“Bah!” said Adrian. “Take that horrid thing away.”
“Oh! I beg your pardon,” answered Foy, shuffling the finger back into his pocket, “you don’t mind the dagger, do you? No? Well, then, mother, that mail shirt of yours is the best that was ever made; this knife broke on it like a carrot, though, by the way, it’s uncommonly sticky wear when you haven’t changed it for three days, and I shall be glad enough to get it off.”
“Evidently Foy has a story to tell,” said Adrian wearily, “and the sooner he rids his mind of it the sooner he will be able to wash. I suggest, Foy, that you should begin at the beginning.”

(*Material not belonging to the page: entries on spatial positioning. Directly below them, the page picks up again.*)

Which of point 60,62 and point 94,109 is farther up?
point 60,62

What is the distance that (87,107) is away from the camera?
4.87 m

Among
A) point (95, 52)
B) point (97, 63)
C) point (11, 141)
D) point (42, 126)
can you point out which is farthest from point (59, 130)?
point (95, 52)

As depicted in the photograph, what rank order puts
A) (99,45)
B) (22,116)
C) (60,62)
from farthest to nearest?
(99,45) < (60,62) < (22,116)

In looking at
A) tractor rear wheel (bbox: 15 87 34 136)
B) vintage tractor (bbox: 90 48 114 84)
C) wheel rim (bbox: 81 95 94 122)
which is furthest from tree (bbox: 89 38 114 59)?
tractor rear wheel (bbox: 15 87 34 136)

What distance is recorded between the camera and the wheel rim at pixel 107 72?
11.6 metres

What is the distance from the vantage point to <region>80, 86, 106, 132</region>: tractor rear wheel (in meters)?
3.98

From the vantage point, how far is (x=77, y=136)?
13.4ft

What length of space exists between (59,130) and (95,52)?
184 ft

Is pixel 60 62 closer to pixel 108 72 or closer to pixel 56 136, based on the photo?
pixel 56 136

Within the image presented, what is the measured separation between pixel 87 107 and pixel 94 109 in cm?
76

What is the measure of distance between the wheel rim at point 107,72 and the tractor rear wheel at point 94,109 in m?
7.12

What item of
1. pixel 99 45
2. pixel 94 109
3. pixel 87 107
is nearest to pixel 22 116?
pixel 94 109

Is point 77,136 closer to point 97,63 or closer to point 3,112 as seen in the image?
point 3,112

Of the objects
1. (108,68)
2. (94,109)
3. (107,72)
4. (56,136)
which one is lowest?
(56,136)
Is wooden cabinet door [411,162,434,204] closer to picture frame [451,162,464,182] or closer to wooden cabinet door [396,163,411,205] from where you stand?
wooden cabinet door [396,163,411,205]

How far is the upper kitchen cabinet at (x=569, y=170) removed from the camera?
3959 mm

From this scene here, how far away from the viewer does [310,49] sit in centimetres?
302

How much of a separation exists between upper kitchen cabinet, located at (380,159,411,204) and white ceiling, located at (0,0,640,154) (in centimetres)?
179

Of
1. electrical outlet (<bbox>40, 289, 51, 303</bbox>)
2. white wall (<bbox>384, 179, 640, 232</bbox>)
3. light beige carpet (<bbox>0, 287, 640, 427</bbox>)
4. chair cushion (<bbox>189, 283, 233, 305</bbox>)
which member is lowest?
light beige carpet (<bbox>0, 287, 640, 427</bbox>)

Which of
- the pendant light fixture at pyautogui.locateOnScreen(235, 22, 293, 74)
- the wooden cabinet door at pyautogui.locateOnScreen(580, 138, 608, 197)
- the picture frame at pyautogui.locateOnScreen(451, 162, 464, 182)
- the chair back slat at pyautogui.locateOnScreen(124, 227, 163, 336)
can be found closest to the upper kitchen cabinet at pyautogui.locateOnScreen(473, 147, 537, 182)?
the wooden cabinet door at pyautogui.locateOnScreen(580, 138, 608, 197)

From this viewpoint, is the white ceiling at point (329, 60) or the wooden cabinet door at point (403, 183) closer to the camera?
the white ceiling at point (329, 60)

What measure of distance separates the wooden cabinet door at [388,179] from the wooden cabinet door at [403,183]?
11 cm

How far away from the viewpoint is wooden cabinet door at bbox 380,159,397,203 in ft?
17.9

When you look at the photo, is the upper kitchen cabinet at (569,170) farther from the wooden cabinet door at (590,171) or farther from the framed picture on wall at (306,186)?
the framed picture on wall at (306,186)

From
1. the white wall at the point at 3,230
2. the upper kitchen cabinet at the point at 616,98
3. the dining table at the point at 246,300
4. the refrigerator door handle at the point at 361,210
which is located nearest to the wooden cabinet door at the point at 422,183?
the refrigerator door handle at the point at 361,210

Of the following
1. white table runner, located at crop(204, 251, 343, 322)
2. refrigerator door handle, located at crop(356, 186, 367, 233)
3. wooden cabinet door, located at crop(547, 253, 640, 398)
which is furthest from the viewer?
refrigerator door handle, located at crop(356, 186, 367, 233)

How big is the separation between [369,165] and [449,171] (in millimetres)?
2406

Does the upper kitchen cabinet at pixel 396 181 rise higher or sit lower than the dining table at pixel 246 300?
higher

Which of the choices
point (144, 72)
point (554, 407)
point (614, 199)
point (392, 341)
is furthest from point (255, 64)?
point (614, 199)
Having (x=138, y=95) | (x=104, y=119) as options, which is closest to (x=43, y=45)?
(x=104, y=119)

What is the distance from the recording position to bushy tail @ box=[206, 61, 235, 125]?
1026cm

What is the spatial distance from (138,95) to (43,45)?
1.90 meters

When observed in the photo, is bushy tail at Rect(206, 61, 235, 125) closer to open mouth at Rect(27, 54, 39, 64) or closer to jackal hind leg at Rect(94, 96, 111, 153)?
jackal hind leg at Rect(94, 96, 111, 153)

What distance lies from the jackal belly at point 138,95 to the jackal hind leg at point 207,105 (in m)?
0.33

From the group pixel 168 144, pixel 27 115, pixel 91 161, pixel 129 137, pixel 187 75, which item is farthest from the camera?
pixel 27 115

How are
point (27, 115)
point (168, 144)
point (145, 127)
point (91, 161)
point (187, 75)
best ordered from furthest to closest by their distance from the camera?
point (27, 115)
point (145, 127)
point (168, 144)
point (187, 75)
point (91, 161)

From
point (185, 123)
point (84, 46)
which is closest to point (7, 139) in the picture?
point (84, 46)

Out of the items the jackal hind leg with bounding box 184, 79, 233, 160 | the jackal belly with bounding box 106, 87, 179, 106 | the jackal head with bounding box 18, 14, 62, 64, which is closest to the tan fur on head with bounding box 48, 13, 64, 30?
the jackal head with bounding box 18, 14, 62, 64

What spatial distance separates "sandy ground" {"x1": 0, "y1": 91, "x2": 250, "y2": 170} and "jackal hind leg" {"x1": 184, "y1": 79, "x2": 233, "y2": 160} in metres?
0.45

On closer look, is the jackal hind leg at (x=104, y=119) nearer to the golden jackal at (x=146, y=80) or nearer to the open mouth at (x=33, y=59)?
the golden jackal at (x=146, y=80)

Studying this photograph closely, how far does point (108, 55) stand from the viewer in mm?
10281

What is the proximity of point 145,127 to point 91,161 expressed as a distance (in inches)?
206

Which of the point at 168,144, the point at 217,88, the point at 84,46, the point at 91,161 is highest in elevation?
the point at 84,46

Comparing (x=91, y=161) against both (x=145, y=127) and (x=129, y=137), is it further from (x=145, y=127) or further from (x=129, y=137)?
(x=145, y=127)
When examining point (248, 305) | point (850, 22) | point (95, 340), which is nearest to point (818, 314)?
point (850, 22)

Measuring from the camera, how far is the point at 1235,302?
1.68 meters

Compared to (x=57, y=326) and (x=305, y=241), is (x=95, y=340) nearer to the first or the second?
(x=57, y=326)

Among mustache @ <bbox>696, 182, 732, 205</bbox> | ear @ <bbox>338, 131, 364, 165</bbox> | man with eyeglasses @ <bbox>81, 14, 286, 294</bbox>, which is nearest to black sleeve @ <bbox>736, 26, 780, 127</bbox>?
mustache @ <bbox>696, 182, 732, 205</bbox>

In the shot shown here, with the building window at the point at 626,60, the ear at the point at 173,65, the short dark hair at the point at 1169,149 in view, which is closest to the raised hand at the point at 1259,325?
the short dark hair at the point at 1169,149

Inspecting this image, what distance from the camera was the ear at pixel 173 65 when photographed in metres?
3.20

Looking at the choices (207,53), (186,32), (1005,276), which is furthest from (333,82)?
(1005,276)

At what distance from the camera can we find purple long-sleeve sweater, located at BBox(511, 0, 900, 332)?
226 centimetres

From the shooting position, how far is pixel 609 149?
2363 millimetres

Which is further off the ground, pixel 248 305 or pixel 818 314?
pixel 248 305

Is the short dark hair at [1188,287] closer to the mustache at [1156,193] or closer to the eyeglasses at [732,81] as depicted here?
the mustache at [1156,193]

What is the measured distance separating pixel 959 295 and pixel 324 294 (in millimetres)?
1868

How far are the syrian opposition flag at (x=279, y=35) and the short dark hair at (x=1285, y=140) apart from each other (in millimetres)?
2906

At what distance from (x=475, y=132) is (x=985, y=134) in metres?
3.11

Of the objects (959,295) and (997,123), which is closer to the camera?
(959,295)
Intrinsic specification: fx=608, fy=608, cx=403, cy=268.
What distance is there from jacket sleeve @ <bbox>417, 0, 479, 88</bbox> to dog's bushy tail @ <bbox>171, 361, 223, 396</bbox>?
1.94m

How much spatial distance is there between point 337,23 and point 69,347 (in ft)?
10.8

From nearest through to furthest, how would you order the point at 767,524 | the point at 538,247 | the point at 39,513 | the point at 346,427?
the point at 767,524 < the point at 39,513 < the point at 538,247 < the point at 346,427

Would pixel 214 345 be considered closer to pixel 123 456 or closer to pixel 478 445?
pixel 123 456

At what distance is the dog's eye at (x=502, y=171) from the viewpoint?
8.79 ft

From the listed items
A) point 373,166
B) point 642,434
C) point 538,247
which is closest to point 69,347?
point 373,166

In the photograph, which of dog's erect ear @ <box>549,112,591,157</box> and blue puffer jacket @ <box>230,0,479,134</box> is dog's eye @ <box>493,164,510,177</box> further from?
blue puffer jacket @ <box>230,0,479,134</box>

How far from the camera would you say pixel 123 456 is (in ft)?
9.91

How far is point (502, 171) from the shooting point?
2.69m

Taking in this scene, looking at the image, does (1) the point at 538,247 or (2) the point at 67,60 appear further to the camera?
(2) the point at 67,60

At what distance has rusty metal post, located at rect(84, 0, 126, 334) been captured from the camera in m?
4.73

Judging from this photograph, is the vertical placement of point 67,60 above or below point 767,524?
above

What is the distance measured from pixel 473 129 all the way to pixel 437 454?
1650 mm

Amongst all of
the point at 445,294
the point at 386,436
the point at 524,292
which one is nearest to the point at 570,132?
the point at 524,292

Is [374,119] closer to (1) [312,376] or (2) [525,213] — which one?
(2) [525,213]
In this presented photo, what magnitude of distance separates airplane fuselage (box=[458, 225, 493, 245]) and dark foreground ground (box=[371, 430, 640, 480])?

So Foy began at the beginning, and his tale proved sufficiently moving to interest even the soul-worn Adrian. Some portions of it he softened down, and some of it he suppressed for the sake of Elsa—not very successfully, indeed, for Foy was no diplomatist, and her quick imagination filled the gaps. Another part—that which concerned her future and his own—of necessity he omitted altogether. He told them very briefly, however, of the flight from The Hague, of the sinking of the Government boat, of the run through the gale to the Haarlem Mere with the dead pilot on board and the Spanish ship behind, and of the secret midnight burying of the treasure.
“Where did you bury it?” asked Adrian.
“I have not the slightest idea,” said Foy. “I believe there are about three hundred islets in that part of the Mere, and all I know is that we dug a hole in one of them and stuck it in. However,” he went on in a burst of confidence, “we made a map of the place, that is—” Here he broke off with a howl of pain, for an accident had happened.
While this narrative was proceeding, Martin, who was standing by him saying “Ja” and “Neen” at intervals, as Adrian foresaw he would, had unbuckled the great sword Silence, and in an abstracted manner was amusing himself by throwing it towards the ceiling hilt downwards, and as it fell catching it in his hand. Now, most unaccountably, he looked the other way and missed his catch, with the result that the handle of the heavy weapon fell exactly upon Foy’s left foot and then clattered to the ground.
“You awkward beast!” roared Foy, “you have crushed my toes,” and he hopped towards a chair upon one leg.
“Your pardon, master,” said Martin. “I know it was careless; my mother always told me that I was careless, but so was my father before me.”
Adrian, overcome by the fearful crash, closed his eyes and sighed.
“Look,” said Lysbeth in a fury, “he is fainting; I knew that would be the end of all your noise. If you are not careful we shall have him breaking another vessel. Go out of the room, all of you. You can finish telling the story downstairs,” and she drove them before her as a farmer’s wife drives fowls.
“Martin,” said Foy on the stairs, where they found themselves together for a minute, for at the first signs of the storm Dirk had preceded them, “why did you drop that accursed great sword of yours upon my foot?”